The king of Aram gets upset thinking there is a spy in their midst. But there isn't. One of his officers tells him, 12 "None of us, my lord the king . . . but Elisha, the prophet who is in Israel, tells the king of Israel the very words you speak in your bedroom."
13 "'Go, find out where he is,' the king ordered, 'so I can send men and capture him.' The report came back: 'He is in Dothan.' 14 Then he sent horses and chariots and a strong force there. They went by night and surrounded the city." Elisha is a wanted man and the king of Aram sends a whole army to capture one prophet, lol!
Back to scripture: 15 When the servant of the man of God got up and went out early the next morning, an army with horses and chariots had surrounded the city. "Oh, my lord, what shall we do?" the servant asked. [I wonder if this is the same servant. I wonder why sometimes the servant is named and sometimes, not.]
16 "Don't be afraid," the prophet answered. "Those who are with us are more than those who are with them." [Elisha sees what no one else sees and, it appears, he's not afraid or worried.]
17 And Elisha prayed, "O LORD, open his eyes so he may see." Then the LORD opened the servant's eyes, and he looked and saw the hills full of horses and chariots of fire all around Elisha. [Another kindness? Why not just expect the servant to take his word for it? "Have faith! Believe!" I'm not mocking, I just think it's interesting that he asked God to open the servant's eyes so he could see what the prophet saw. He was just a servant, after all. Irrelevant but it also makes me wonder if Elisha was once an imaginative child.]

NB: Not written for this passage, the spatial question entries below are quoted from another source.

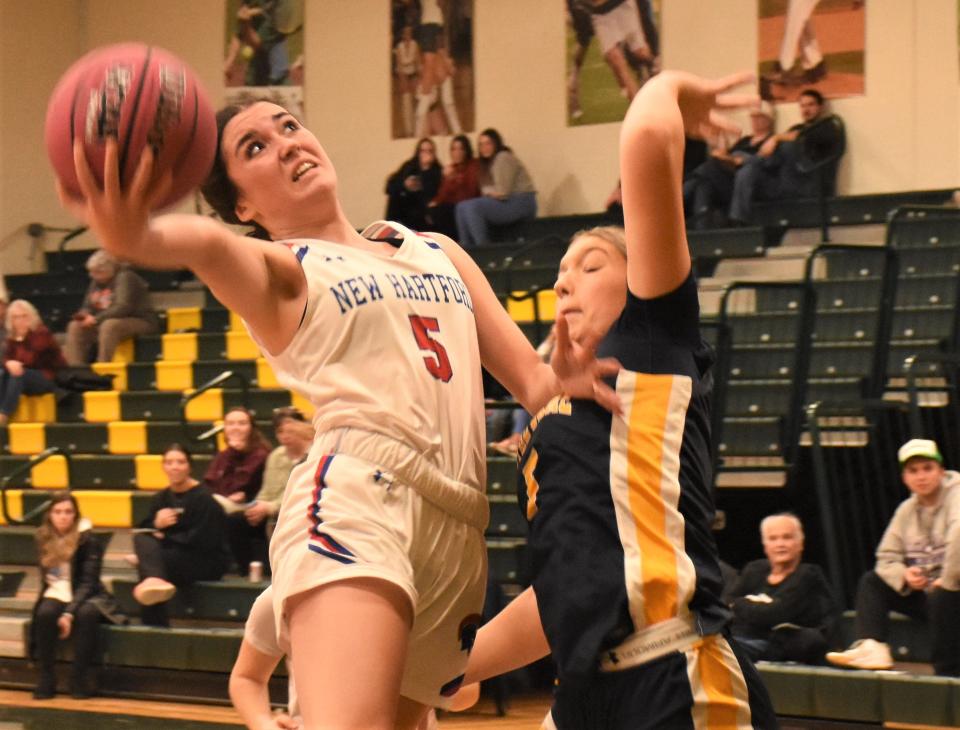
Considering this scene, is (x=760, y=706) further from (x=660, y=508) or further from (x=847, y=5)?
(x=847, y=5)

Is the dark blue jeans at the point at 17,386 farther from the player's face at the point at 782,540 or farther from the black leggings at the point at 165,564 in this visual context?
the player's face at the point at 782,540

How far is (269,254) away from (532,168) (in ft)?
35.5

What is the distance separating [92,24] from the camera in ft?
51.0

18 As the enemy came down toward him, Elisha prayed to the LORD, "Strike these people with blindness."
God did it. Again, God did what Elisha asked. To save himself? All the glory is God's in this story so maybe it doesn't really matter. It's just interesting.
19 Elisha told them, "This is not the road and this is not the city. Follow me, and I will lead you to the man you are looking for." And he led them to Samaria.

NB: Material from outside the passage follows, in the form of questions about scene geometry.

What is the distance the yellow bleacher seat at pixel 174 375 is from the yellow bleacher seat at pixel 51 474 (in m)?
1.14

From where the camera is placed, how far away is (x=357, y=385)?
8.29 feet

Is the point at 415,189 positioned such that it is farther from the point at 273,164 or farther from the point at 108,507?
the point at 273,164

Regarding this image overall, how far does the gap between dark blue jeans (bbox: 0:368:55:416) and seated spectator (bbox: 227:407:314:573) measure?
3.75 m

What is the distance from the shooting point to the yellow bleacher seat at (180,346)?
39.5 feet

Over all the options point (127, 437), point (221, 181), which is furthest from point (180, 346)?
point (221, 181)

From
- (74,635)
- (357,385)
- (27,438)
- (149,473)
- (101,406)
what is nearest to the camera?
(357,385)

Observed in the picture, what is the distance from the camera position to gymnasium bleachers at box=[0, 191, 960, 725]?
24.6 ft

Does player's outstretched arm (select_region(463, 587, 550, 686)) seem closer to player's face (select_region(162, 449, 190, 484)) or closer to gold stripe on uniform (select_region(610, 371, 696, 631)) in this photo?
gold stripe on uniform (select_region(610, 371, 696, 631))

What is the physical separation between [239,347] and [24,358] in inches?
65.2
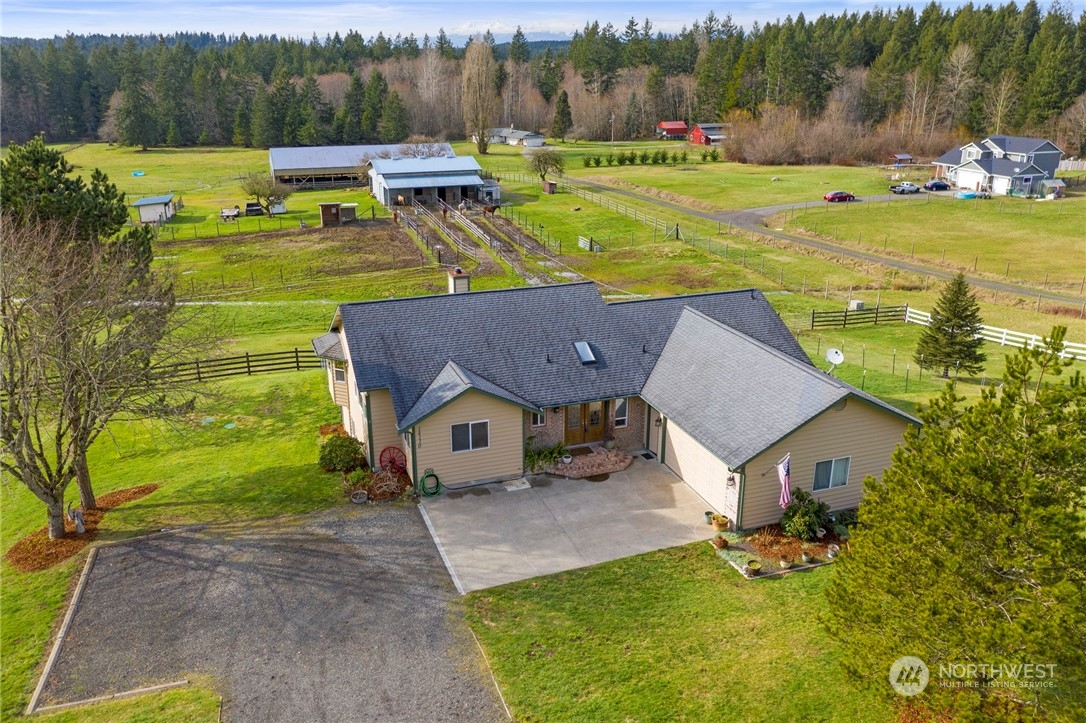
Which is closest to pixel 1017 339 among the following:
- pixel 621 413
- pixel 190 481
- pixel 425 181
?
pixel 621 413

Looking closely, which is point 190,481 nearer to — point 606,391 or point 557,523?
point 557,523

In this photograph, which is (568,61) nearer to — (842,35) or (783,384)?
(842,35)

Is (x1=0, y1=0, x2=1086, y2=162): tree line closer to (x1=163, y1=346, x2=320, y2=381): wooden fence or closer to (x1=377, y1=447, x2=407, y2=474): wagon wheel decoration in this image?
(x1=163, y1=346, x2=320, y2=381): wooden fence

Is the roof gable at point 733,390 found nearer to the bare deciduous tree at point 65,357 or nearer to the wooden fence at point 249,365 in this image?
the bare deciduous tree at point 65,357

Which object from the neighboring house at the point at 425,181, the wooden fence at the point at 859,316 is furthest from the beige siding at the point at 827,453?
the neighboring house at the point at 425,181

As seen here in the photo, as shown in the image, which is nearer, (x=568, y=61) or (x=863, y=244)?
(x=863, y=244)

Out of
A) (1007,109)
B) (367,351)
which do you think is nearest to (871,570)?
(367,351)
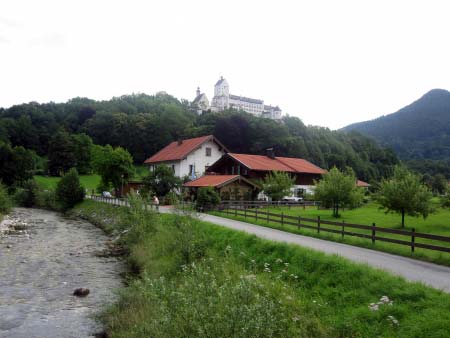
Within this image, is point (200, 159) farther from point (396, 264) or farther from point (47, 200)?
point (396, 264)

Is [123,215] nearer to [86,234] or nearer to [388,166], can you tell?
[86,234]

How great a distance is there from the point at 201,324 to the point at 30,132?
Result: 100036 millimetres

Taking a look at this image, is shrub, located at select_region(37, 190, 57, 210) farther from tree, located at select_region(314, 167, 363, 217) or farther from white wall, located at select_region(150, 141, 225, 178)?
tree, located at select_region(314, 167, 363, 217)

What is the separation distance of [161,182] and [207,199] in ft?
39.3

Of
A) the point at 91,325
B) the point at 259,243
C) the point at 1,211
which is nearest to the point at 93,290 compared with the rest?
the point at 91,325

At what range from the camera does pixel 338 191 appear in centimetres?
2906

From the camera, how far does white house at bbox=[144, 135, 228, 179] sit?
170 feet

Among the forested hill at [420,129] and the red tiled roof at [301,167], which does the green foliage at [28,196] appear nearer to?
the red tiled roof at [301,167]

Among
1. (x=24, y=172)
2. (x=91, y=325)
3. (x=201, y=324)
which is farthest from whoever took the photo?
(x=24, y=172)

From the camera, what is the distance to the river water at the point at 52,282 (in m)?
11.4

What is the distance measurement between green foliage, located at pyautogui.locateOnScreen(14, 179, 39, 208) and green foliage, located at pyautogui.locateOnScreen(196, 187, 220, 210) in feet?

This is sort of funny. Apparently they didn't know who they were looking for or that they'd found him. It's kind of fun when you're reading scripture and you discover that God has a sense of humor. I love it!

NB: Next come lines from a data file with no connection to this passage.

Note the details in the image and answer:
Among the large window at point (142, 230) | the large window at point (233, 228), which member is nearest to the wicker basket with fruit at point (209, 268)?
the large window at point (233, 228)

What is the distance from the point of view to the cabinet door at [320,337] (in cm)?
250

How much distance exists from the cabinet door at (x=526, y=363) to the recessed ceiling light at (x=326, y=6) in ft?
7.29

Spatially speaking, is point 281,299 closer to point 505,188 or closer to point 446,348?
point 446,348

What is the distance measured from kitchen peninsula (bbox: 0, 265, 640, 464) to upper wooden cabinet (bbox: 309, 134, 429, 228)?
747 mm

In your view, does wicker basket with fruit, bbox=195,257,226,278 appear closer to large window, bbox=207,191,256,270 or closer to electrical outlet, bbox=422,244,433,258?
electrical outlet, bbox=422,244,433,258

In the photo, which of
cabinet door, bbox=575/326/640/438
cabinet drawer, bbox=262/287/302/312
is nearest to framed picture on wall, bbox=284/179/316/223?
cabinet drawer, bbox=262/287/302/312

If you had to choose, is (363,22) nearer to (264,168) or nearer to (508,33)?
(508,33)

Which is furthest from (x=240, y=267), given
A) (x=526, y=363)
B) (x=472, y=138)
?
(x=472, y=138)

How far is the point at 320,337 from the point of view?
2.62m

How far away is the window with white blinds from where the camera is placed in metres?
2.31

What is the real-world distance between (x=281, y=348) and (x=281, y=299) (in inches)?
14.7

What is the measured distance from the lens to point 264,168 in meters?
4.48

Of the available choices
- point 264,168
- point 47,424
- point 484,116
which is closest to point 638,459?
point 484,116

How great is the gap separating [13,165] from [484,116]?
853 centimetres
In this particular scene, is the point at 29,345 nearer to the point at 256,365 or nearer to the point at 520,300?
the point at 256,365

20 After they entered the city, Elisha said, "LORD, open the eyes of these men so they can see." Then the LORD opened their eyes and they looked, and there they were, inside Samaria.
21 When the king of Israel saw them, he asked Elisha, "Shall I kill them, my father? Shall I kill them?"
22 "Do not kill them," he answered. "Would you kill men you have captured with your own sword or bow? Set food and water before them so that they may eat and drink and then go back to their master." 23 So he prepared a great feast for them, and after they had finished eating and drinking, he sent them away, and they returned to their master. So the bands from Aram stopped raiding Israel's territory." [Elisha keeps feeding people!!]
I'm sure you can make many more observations than these. The whole idea of seeing and not seeing, too. But considering what could have happened, this is a pretty amazing story and it tells you lots more about this man and abit of foreshadowing of Christ Jesus. Considering that the army had come to capture Elisha and the king was willing to protect him with another army. . . Considering that Elisha was originally commissioned to kill the ones that were left after the king and the other prophet were done it seems this might have been a God-given opportunity for that but what does Elisha do? He just feeds them! Just give them something to eat and send them on their way. Wait. Who's providing all this food, anyway? The king of Israel is feeding his enemies? Oh! It's a pretty amazing story.